Transferring my phone account from one device to another took a couple of minutes. Out of curiosity I asked if we could see if we could get the defective iPhone to show up on a Mac (since I was using it on a Vista PC when all of this started) so we could restore it. Not because I wanted the phone back, but rather because I wanted to know for sure that my personal data would be erased and not viewable by others, whether at the Apple store or by the service persons at wherever the iPhone would wind up.

We tried to restore it, but no luck. As earlier, the device kept cycling through the Apple logo in an attempt to restart, over and over. One of the Chris guys said he couldn’t get it into recovery mode, and so I showed him that you have to hold the Wake/Sleep and Home buttons for more than a few seconds until it cycles at least once, and I think twice, before it then puts up that alert triangle icon and tells you to connect to iTunes (see above).

As such, we chose the recovery option from iTunes running on a MacBook, it appeared to be doing something, then the iPhone shut off and iTunes reported the same error as earlier on the Vista PC: The iPhone “iPhone” could not be restored. An unknown error occurred (1603). Chris was about to open the new iPhone box to move my SIM from the defective phone to the new one, but I said I’d already done that. (Before leaving I popped it into my the excellent Nokia 6682 that the iPhone was replacing, and yes, your iPhone-activated AT&T SIM does pop out and work on another AT&T/Cingular phone or, in my case, an unlocked phone.) So I left the store feeling reassured that a brand new iPhone was replacing the defective one – but not very reassured that my data on the iPhone I was leaving behind (contacts, calendar, notes, Safari bookmarks and email) was gone. Had the iPhone died totally and wiped whatever was in memory? Or would Apple’s service team wipe it out, as part of a company policy? I don’t know the answer to that latter question, but I will find out soon after Apple’s PR department gets back to me.
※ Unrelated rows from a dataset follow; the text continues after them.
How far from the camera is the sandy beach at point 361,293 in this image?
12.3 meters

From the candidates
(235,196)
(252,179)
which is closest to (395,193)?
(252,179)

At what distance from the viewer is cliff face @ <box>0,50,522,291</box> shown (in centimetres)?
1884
I also asked what do customers who are not in range of an Apple Store do. I guess with any data device there’s a risk of personal information being at risk when said device needs to be sent in for repair. And like other SIM-based phones, the owner must part with the device if it needs repairs, but can generally use the SIM on a replacement phone.
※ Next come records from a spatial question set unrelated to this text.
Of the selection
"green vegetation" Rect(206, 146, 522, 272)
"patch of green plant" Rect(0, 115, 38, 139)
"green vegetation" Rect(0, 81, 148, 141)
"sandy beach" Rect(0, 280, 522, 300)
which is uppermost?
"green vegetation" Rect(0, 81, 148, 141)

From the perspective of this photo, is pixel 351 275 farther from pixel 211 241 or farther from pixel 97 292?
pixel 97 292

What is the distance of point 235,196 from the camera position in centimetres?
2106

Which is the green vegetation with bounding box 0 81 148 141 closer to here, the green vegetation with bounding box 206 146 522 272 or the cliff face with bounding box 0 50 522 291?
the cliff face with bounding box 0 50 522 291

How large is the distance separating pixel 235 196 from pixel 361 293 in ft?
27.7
Will Apple offer a replacement phone in the repair process? The AT&T store manager Jason said it isn’t AT&T’s policy to offer customers a temporary replacement phone when a phone is being repaired.Meanwhile, I popped my SIM card out of the Nokia and into the iPhone. It said to connect to iTunes to activate. I plugged the iPhone into the dock, let iTunes find it, and about a minute later it was activated without any additional input from me. iTunes synced all of my data from the automatic backup iTunes made this morning, before the first iPhone failed.Stay tuned for additional updates.

Update (4:43 pm): Just got off the phone with an Apple PR contact. She sent me a link to Apple’s iPhone Service: Frequently Asked Questions which pretty much answered all of my questions. So, if you’re in the first 30 days you can walk into an Apple store and get a replacement if your iPhone is considered “DOA” like mine was. After 30 days you go through the service-by-mail option, by which you’ll ship your iPhone to Apple (minus your SIM) for service, and they’ll ship it back to you when it’s fixed. You have the option of renting a replacement iPhone for $29 while yours is being repaired.

As for AT&T, a spokeswoman for the company said an iPhone you’re unhappy with can be returned for a refund (minus a 10% restocking fee) within 14 days of purchase, but replacing or repairing a defective phone must be taken up with Apple.

In sum: I was lucky the Apple Store had a replacement 8 GB iPhone in stock to swap for my defective one. I was unlucky, however, on my way out of Caesars Casino on my way back to the parking garage. I slipped a $10 bill into one of the nickel slots, pressed the first button I saw (labeled 8X), watched the digital reels spin and come to a stop, and wound up with “Game Over” with nothing more to go on with or about – which is an apt conclusion for this story, as well. (Or so I hope.)

Thanks to all who took my calls and to those who dealt with me in person, and have a great July 4th holiday.